• [ОТРЫВОК]
<<<<
1 Идеи М. Ф. Гнесина, связанные с достижением синтеза искусств, нашли преломление в целом ряде теоретических работ, среди которых назовем: «Музыка речи и движения» [9],«Драма и музыкальное чтение» [5], «Применение элементов музыки к декламации» [12], «Пластика в музыке и стихосложении» [12], «О роли музыки в спектакле» и т. д.
Известно, что в 1909, 1912, а также в сезон 1913-1914 годов М. Ф. Гнесин вел курс лекций по «музыкальному чтению» для актеров в петербургской студии Мейерхольда. В 1914 году была осуществлена постановка сцен из «Антигоны» и «Финикиянок» с использованием музыкального чтения. Студийный просмотр прошел с большим успехом. Для Гнесина и Мейерхольда открылась перспектива постановок трагедии «Эдип_царь» и «Финикиянки» на сцене Александринского театра, но этим планам не суждено было осуществиться из-за нахлынувшей революции и последующей Гражданской войны.
Тем не менее сотрудничество Гнесина и Мейерхольда на этом не прекратилось. Так, в сезон 1923_1924 годов Михаил Фабианович вел «музыкальный класс» в мастерских прославленного режиссера. Занятия же по музыкальному чтению продолжались вплоть до середины 30_х годов и пользовались признанием и популярностью в актерской среде.
В чем же была причина этой популярности и глубокого признания идей М. Ф. Гнесина в области применения элементов музыки к декламации?
О том, что считали насущно необходимым в актерской технике Нового театра Мейерхольд и его последователи, М. Ф. Гнесин в своей статье «Применение элементов музыки к декламации» (1907 год) пишет: «Идеалом для сценического исполнительства является правдивость жестов в пределах скульптурности и правдивость интонации в пределах музыкальности, иначе говоря, стилизация жестов и интонаций» [12, 6]. Поэтому актер, с одной стороны, должен был в совершенстве владеть ритмической пластикой движения, улавливая слухом строение сопровождающей музыки2, с другой стороны, мастерство актера должно было включать такую осведомленность в музыкальной стороне стихосложения, которая позволила бы ему осознать конструктивный замысел поэта.
Сама мысль о применении элементов музыки в отношении декламации была столь естественной в начале XX века, что по словам М.Ф.Гнесина, «не могла стать неожиданностью даже для самых консервативных представителей сценического искусства, не говоря уже о поэтах, музыкантах, художниках, которые при слове «театр» невольно представляли себе греческий театр, где существовало применение элементов музыки к декламации именно в том смысле, в каком я его теперь предлагаю» [12, 2].
>>>>
• [ИСХОДНЫЕ ДАННЫЕ]
<<<<
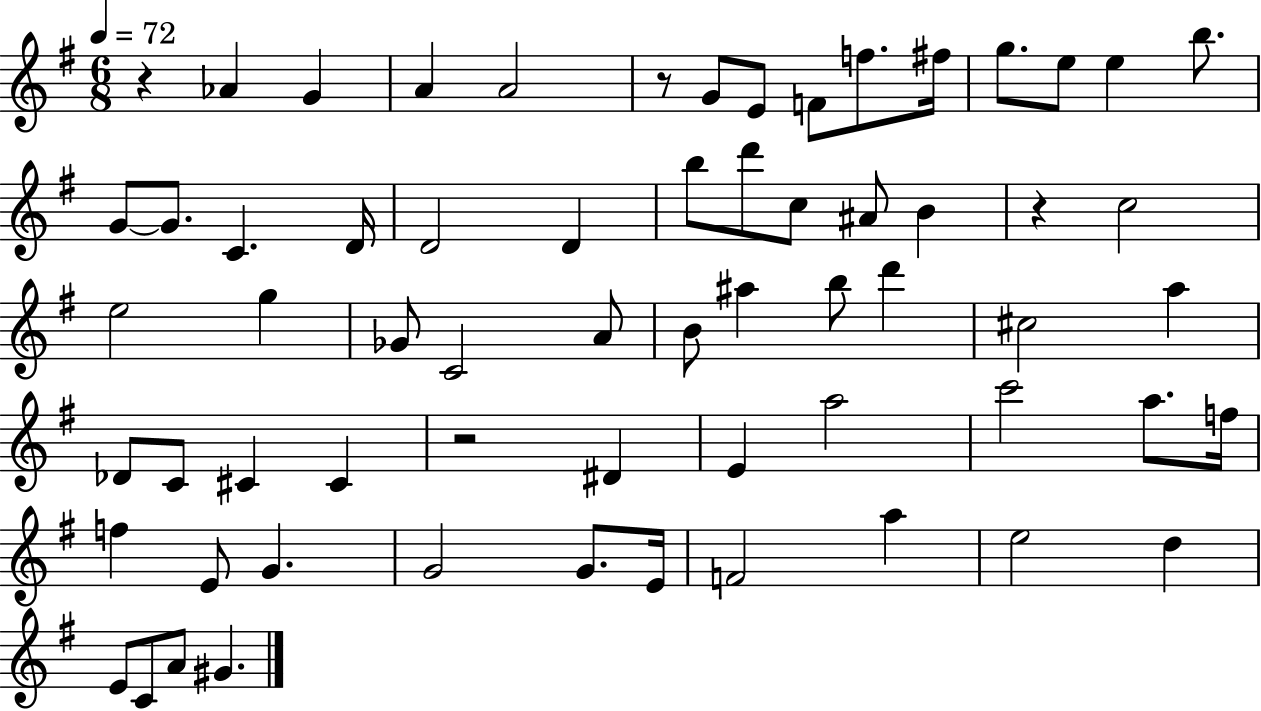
R/q Ab4/q G4/q A4/q A4/h R/e G4/e E4/e F4/e F5/e. F#5/s G5/e. E5/e E5/q B5/e. G4/e G4/e. C4/q. D4/s D4/h D4/q B5/e D6/e C5/e A#4/e B4/q R/q C5/h E5/h G5/q Gb4/e C4/h A4/e B4/e A#5/q B5/e D6/q C#5/h A5/q Db4/e C4/e C#4/q C#4/q R/h D#4/q E4/q A5/h C6/h A5/e. F5/s F5/q E4/e G4/q. G4/h G4/e. E4/s F4/h A5/q E5/h D5/q E4/e C4/e A4/e G#4/q.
>>>>
• [ЗАДАНИЕ И ТРЕБОВАНИЯ] Перепишите без изменений всё, что в отрывке о М. Ф. Гнесине идет от слов «1 Идеи М. Ф.» и ниже вплоть до слов «последующей Гражданской войны.».

• [ПОЛНЫЙ ОТВЕТ]
1 Идеи М. Ф. Гнесина, связанные с достижением синтеза искусств, нашли преломление в целом ряде теоретических работ, среди которых назовем: «Музыка речи и движения» [9],«Драма и музыкальное чтение» [5], «Применение элементов музыки к декламации» [12], «Пластика в музыке и стихосложении» [12], «О роли музыки в спектакле» и т. д.
Известно, что в 1909, 1912, а также в сезон 1913-1914 годов М. Ф. Гнесин вел курс лекций по «музыкальному чтению» для актеров в петербургской студии Мейерхольда. В 1914 году была осуществлена постановка сцен из «Антигоны» и «Финикиянок» с использованием музыкального чтения. Студийный просмотр прошел с большим успехом. Для Гнесина и Мейерхольда открылась перспектива постановок трагедии «Эдип_царь» и «Финикиянки» на сцене Александринского театра, но этим планам не суждено было осуществиться из-за нахлынувшей революции и последующей Гражданской войны.